[Provided material — start]
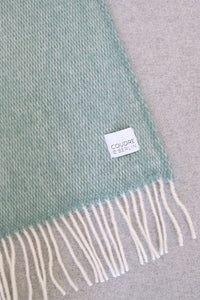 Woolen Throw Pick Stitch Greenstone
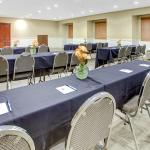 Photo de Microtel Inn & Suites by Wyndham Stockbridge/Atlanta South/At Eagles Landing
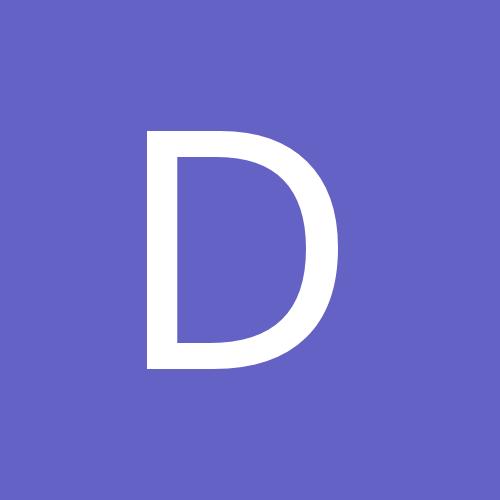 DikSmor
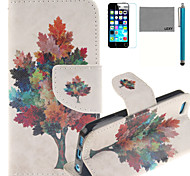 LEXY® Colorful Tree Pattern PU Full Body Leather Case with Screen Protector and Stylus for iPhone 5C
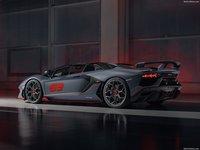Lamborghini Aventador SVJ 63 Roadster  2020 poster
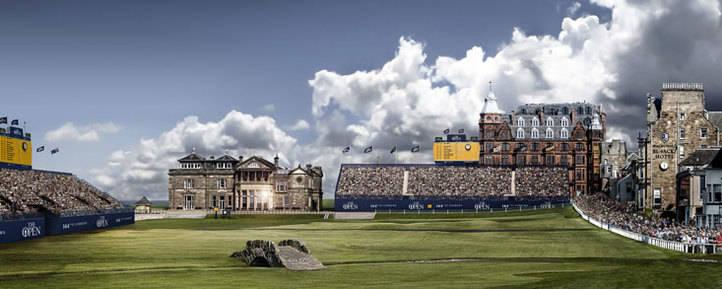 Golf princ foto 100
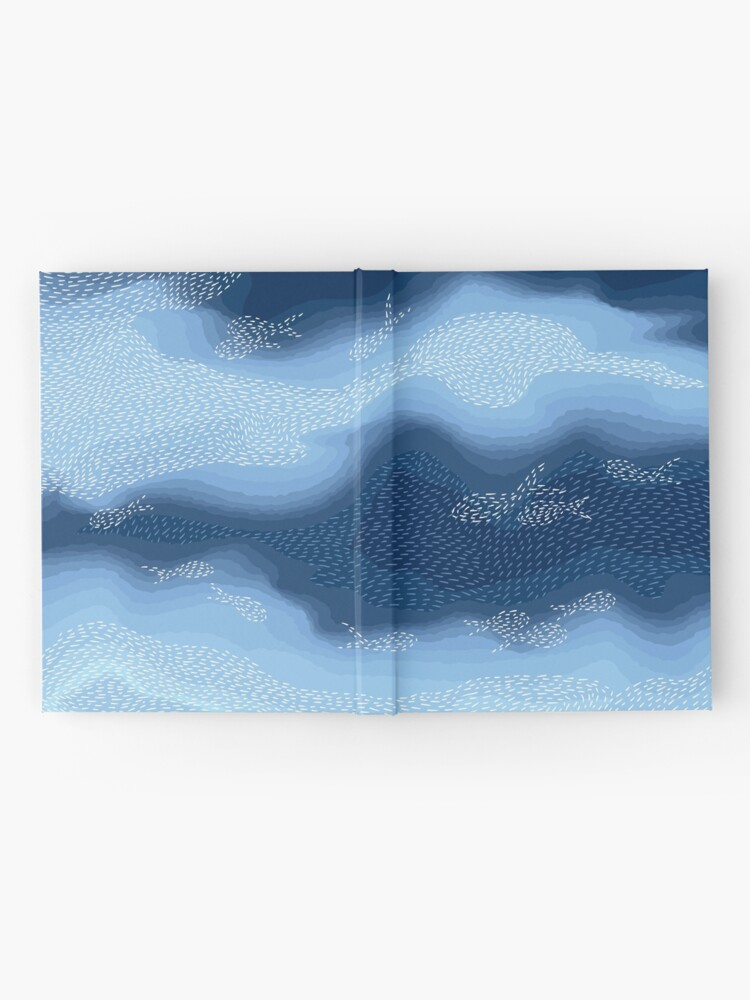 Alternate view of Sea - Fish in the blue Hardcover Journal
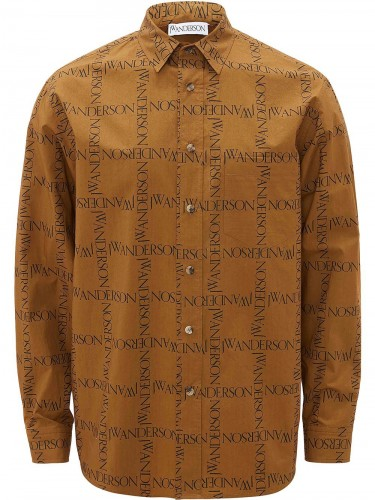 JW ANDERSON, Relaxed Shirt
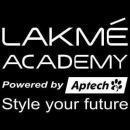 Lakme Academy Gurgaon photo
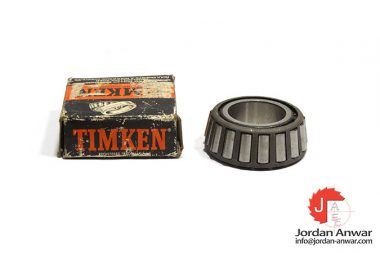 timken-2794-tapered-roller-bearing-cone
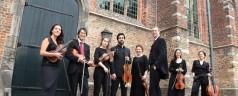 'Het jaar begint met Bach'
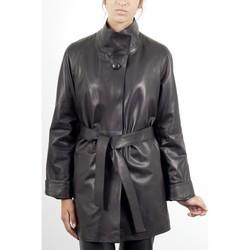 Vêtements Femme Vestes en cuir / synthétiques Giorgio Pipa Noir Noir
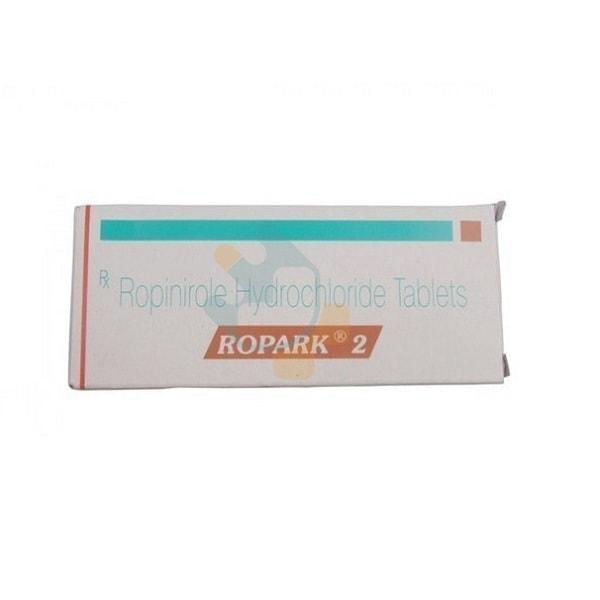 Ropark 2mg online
[Provided material — finish]
Description of the task>
Your task is to give again, unchanged, the lines from the line that contains "Photo de Microtel" to the end of the records. Include both end lines but no pictures.

Written response>
 Photo de Microtel Inn & Suites by Wyndham Stockbridge/Atlanta South/At Eagles Landing
 DikSmor
 LEXY® Colorful Tree Pattern PU Full Body Leather Case with Screen Protector and Stylus for iPhone 5C
Lamborghini Aventador SVJ 63 Roadster  2020 poster
 Golf princ foto 100
 Alternate view of Sea - Fish in the blue Hardcover Journal
 JW ANDERSON, Relaxed Shirt
 Lakme Academy Gurgaon photo
 timken-2794-tapered-roller-bearing-cone
 'Het jaar begint met Bach'
 Vêtements Femme Vestes en cuir / synthétiques Giorgio Pipa Noir Noir
 Ropark 2mg online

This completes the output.